The suggested methodicis the way of formatting the subject areas models and co-authors networks by sounding the content networks. The paper represents the notion networks which match tags and authors of Google Scholar Citations service. Models depicted in the work were built for the physical optics area, and it can be applied for other domains. The proposed ways of defining connections between science area sand authors depicts the collaborations opportunities and versatility of interdisciplinary.
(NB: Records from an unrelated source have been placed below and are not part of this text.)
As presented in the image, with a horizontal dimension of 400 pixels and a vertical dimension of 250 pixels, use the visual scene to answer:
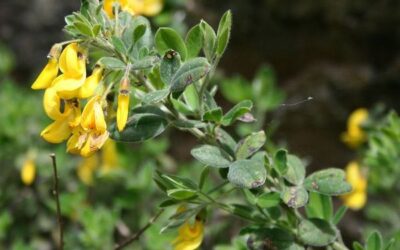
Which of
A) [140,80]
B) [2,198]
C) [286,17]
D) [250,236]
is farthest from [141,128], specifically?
[286,17]

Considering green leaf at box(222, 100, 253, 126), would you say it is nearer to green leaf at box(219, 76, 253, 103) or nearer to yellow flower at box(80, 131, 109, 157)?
yellow flower at box(80, 131, 109, 157)

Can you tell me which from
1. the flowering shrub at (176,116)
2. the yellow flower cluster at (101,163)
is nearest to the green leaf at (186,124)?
the flowering shrub at (176,116)

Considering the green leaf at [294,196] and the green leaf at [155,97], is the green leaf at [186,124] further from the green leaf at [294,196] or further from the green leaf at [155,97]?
the green leaf at [294,196]

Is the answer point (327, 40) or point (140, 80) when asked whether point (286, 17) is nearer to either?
point (327, 40)

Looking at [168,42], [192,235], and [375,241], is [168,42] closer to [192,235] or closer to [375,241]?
[192,235]

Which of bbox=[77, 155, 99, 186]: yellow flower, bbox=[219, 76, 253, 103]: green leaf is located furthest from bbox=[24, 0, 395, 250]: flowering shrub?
bbox=[77, 155, 99, 186]: yellow flower

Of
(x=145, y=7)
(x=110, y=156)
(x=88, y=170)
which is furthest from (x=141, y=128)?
(x=88, y=170)
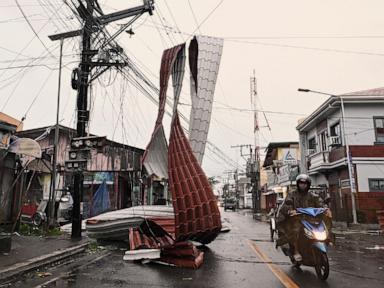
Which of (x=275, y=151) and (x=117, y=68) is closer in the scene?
(x=117, y=68)

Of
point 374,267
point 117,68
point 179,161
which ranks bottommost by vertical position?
point 374,267

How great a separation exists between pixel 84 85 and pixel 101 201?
39.9ft

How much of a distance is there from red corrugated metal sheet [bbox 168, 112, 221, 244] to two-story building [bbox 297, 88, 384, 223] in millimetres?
17848

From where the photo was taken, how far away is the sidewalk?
25.1 ft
Keywords: subject domain, co-authorship network, legal science, sensing of a network, information network, physical optics, text mining
Today science and technique progress depends heavily on the way scientists can establish the right cooperation process and create the successful collaboration. And activity in every science field assumes notonly experiments and their depiction in scholar papers, but the repercussion of scientific results. And first of all - the way the paper is cited, when, who mand in what way. The information scientometric data bases allow researchers trace their activity and fix their achievements, and this data is actual notonly for the scientific image but for the way of promoting their research allover the world and even for career.
New information resources give new opportunities for describing the subject areas and studying the consistent pattern of the scientific intercommunications.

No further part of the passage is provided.